Denken im Schatten des Nihilismus - Martin Buber und Friedrich Nietzsche

Ort: Heppenheim a.d. Bergstr.
Beginn: 26.10.2018 17:00
Ende: 28.10.2018 12:30

Im Horizont einer "Geschichte des europäischen Nihilismus" rekonstruiert Friedrich Nietzsche in den 1880er Jahren den Niedergang des platonisch-christlichen Wahrheits- und Gottesbegriffs sowie der christlichen Moral und somit den Verlust sinnstiftender Bezugspunkte für westlich gepräg-te Selbst- und Weltdeutungen des Menschen seit der Antike.
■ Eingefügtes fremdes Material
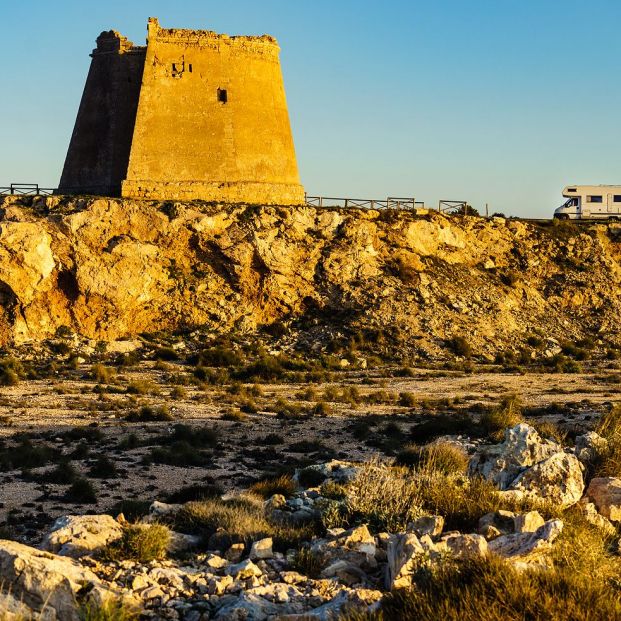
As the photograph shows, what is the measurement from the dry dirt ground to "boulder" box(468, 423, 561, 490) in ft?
15.1

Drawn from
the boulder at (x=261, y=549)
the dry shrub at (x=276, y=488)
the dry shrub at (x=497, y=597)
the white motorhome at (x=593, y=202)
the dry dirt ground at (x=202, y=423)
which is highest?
the white motorhome at (x=593, y=202)

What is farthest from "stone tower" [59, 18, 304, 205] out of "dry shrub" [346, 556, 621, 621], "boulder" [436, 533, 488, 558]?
"dry shrub" [346, 556, 621, 621]

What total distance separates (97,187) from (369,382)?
52.1ft

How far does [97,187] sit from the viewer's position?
39.5m

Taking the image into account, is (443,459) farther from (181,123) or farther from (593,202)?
(593,202)

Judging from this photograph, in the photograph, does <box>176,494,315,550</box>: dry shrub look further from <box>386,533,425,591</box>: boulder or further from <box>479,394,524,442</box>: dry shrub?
<box>479,394,524,442</box>: dry shrub

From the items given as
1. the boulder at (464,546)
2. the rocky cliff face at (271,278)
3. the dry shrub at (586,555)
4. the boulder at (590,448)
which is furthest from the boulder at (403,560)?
the rocky cliff face at (271,278)

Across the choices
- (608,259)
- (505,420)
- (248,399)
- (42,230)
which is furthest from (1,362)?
(608,259)

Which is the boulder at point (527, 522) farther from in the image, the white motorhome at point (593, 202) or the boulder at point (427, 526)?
the white motorhome at point (593, 202)

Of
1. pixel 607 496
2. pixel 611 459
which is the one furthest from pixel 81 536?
pixel 611 459

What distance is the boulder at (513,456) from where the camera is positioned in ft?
38.9

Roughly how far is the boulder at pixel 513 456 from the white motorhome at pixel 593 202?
39.5m

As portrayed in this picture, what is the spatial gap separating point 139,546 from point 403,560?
2.63 metres

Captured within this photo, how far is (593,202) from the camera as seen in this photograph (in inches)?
1981
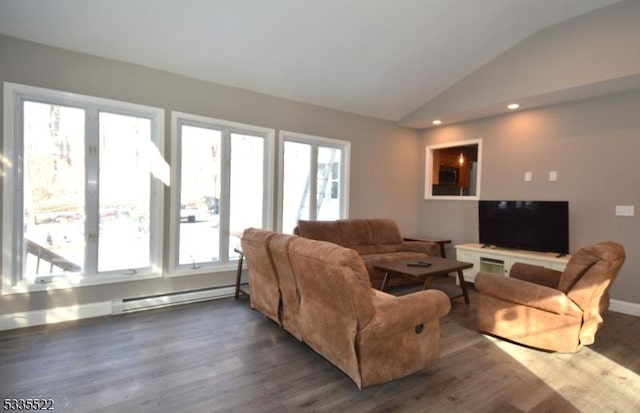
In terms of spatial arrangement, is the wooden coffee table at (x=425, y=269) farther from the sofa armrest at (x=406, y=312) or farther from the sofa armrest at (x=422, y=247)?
the sofa armrest at (x=406, y=312)

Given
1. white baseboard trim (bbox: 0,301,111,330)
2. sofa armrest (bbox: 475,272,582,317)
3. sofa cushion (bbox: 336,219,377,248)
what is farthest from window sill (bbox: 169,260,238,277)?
sofa armrest (bbox: 475,272,582,317)

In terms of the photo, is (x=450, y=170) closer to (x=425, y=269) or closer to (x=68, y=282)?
(x=425, y=269)

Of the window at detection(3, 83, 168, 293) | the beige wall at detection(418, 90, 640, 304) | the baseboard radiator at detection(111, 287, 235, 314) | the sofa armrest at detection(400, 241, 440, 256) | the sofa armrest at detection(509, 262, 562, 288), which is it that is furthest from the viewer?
the sofa armrest at detection(400, 241, 440, 256)

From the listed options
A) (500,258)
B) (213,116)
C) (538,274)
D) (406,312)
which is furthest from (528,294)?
(213,116)

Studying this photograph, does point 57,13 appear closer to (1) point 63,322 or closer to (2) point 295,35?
(2) point 295,35

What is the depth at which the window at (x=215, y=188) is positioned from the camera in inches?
166

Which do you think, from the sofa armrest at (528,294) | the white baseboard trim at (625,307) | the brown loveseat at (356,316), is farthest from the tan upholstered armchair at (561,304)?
the white baseboard trim at (625,307)

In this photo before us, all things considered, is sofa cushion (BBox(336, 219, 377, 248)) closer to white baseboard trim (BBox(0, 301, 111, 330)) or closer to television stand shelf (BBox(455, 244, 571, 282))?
television stand shelf (BBox(455, 244, 571, 282))

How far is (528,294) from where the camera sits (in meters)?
2.97

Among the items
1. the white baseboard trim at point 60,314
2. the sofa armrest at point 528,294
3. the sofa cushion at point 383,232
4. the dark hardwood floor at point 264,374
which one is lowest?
the dark hardwood floor at point 264,374

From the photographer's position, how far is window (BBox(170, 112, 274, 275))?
422 centimetres

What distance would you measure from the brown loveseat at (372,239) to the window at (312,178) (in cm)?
47

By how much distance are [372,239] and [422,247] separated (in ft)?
2.67

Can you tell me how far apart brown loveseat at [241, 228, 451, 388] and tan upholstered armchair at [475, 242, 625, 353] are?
1014mm
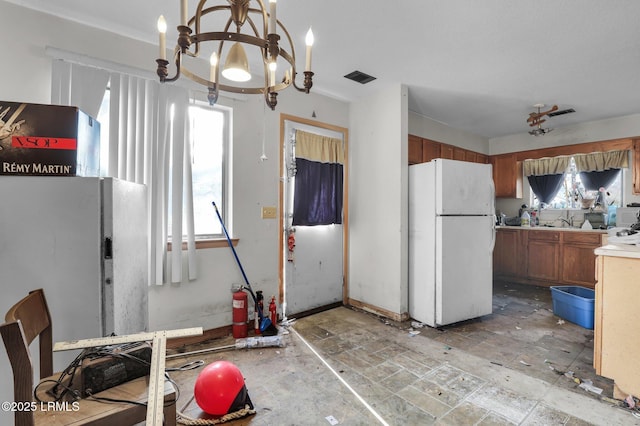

Zugleich verweist Nietzsche mit sei-nem Konzept des "Übermenschen" auf die Selbstüberwindung des Nihilismus und die Setzung neuer Werte in einer Welt ohne metaphysische Deutungsangebote und Letztbegründungen. Buber war wie viele Intellektuelle der Jahrhundertwende vom Bemühen Nietzsches fasziniert, „die schwächliche Verlogenheit unserer Werte und Wahrheiten“ aufzudecken. Er startet sogar einen Versuch, Nietzsches „Zarathustra“ ins Polnische zu übersetzen. Aber sehr früh mischt sich in die Faszination auch schon deutliche Distanz: „Man muss von Nietzsche abfallen, um ihn liebgewinnen zu können“. Die Distanz gegenüber Nietzsche verstärkt sich bei Buber im Verlauf der Entwicklung des dialogischen Denkens bis hin zur philosophischen Ablehnung, wie seine Schrift „Das Problem des Menschen“ zeigt. Das bedeutet indessen nicht, dass die Faszination verschwunden wäre. Im Zentrum sowohl der Faszination als auch der Ablehnung steht der „Nihilismus“, „dieser unheimlichste aller Gäste“, wie Nietzsche ihn bezeichnete. Buber war überzeugt, dass sein Dialogdenken die Richtung zur Überwindung des Nihilismus anzeige.